Para eksportir minyak dan gas di kawasan Teluk menghadapi “revisi turun yang sangat parah” dalam proyeksi pertumbuhan, dengan dampak paling terasa bagi Bahrain, Iran, Irak, Kuwait, dan Qatar, serta lebih kecil bagi Oman, Arab Saudi, dan Uni Emirat Arab. Prakiraan pertumbuhan Arab Saudi untuk 2026 diturunkan menjadi 3,1%, turun 1,4 poin persentase dari estimasi Januari. Pertumbuhan Mesir diperkirakan turun menjadi 4,2% tahun ini, lalu pulih menjadi 4,8% pada 2027.
Lebih dari 80 ladang minyak dan gas, kilang, terminal, dan infrastruktur energi lainnya di seluruh kawasan mengalami kerusakan, dengan sepertiga di antaranya diklasifikasikan sebagai “rusak parah dan sangat parah,” menurut Fatih Birol, direktur eksekutif Badan Energi Internasional (IEA). Birol menyebut guncangan energi akibat perang sebagai “ancaman keamanan energi terbesar” dalam sejarah, dengan pemulihan berpotensi memakan waktu hingga dua tahun. Harga minyak diperkirakan melonjak 21,4% tahun ini, sementara harga gas alam menghadapi tekanan yang lebih besar karena kompleksitas pemulihan produksi.

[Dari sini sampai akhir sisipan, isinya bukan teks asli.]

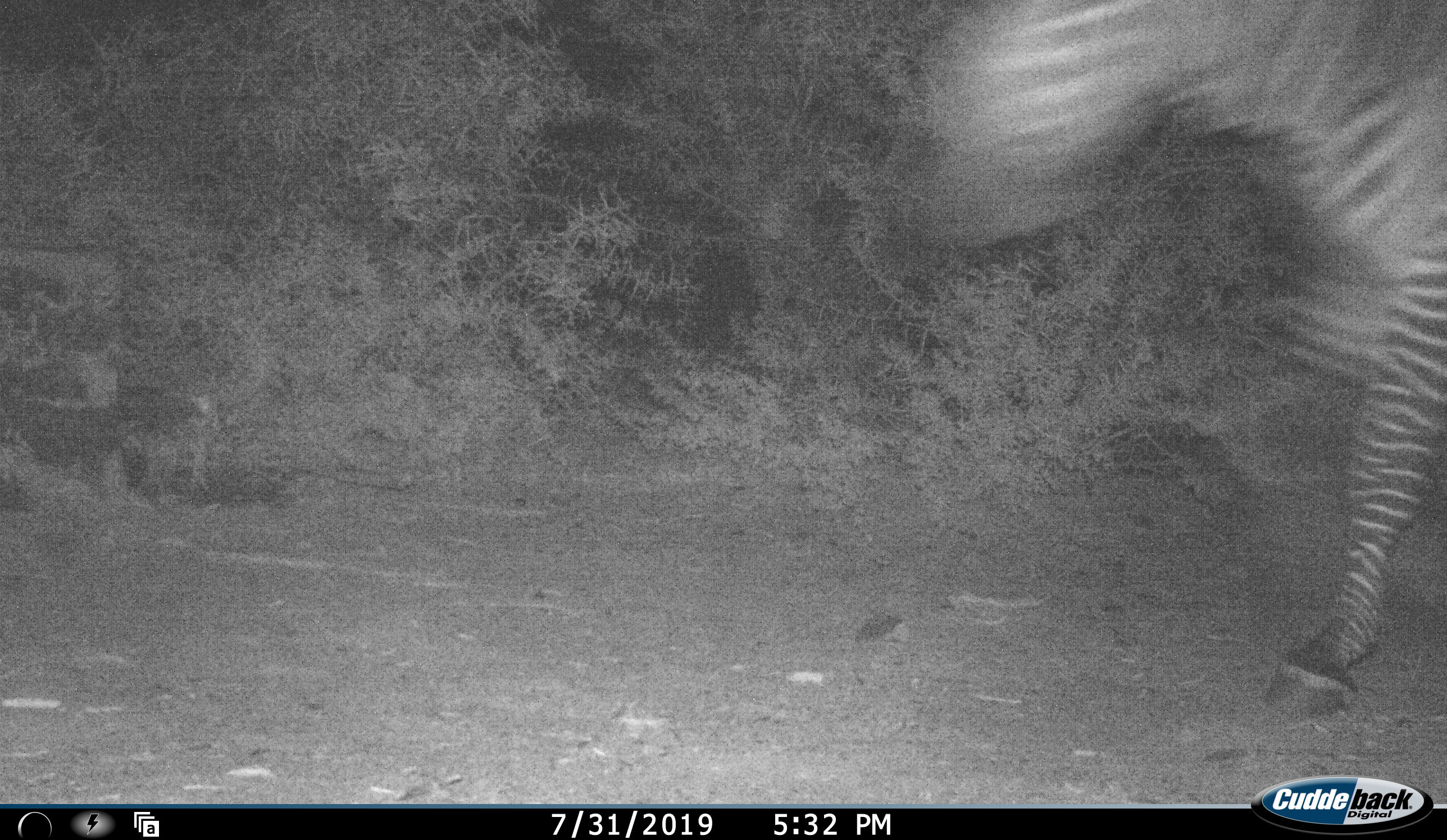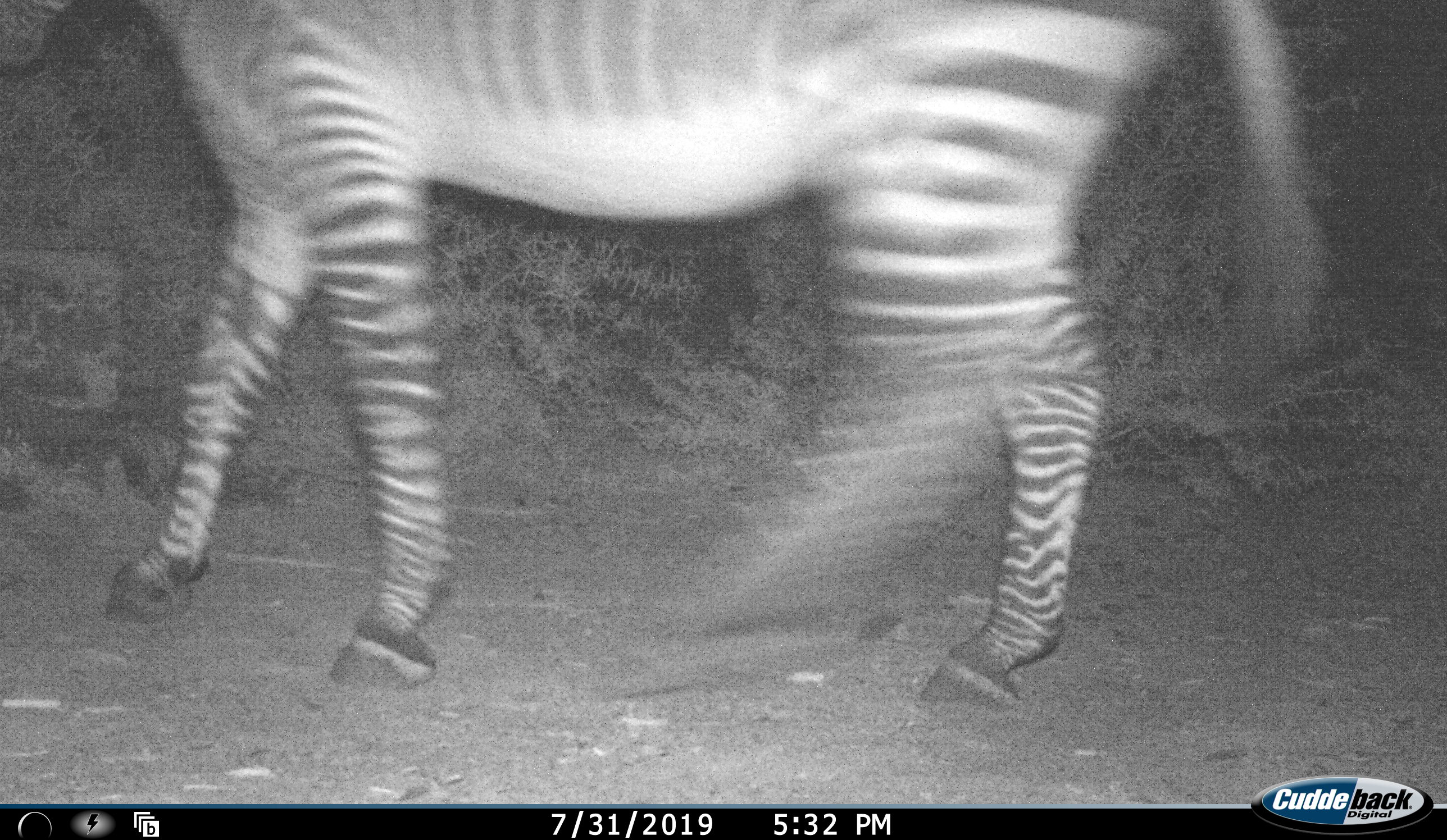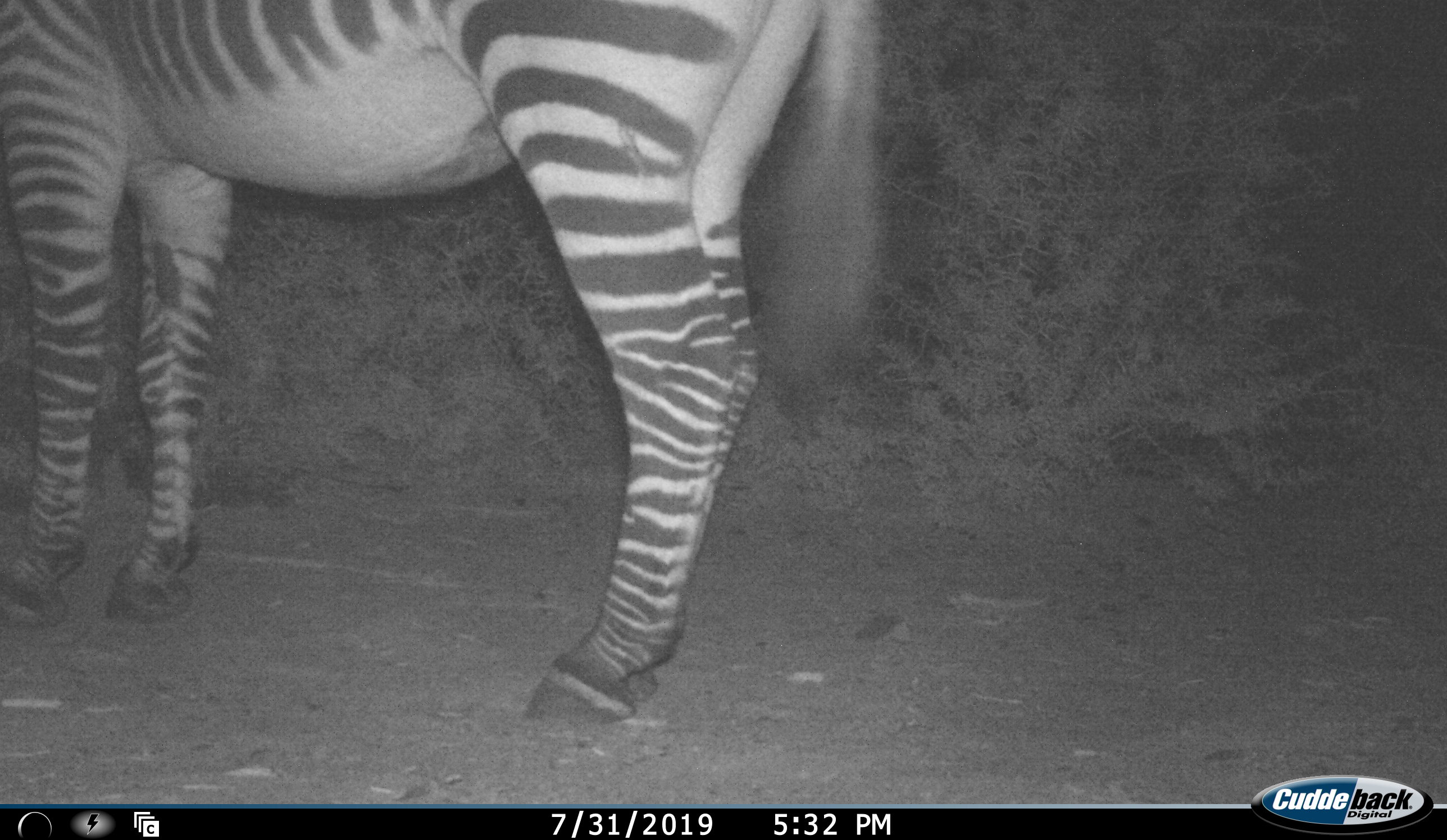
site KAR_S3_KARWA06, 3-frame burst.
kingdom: Animalia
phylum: Chordata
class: Mammalia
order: Perissodactyla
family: Equidae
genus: Equus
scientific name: Equus zebra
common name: mountain zebra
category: zebramountain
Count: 1.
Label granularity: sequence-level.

Guncangan energi ini mendorong inflasi global menjadi 4,4% pada 2026 dan 3,7% pada 2027, menandai penyimpangan tajam dari tren penurunan inflasi belakangan. IMF memperingatkan bahwa penutupan Selat Hormuz yang berkepanjangan dan kerusakan infrastruktur lanjutan akan mengganggu ekonomi global lebih dalam dan dalam jangka waktu yang lebih lama.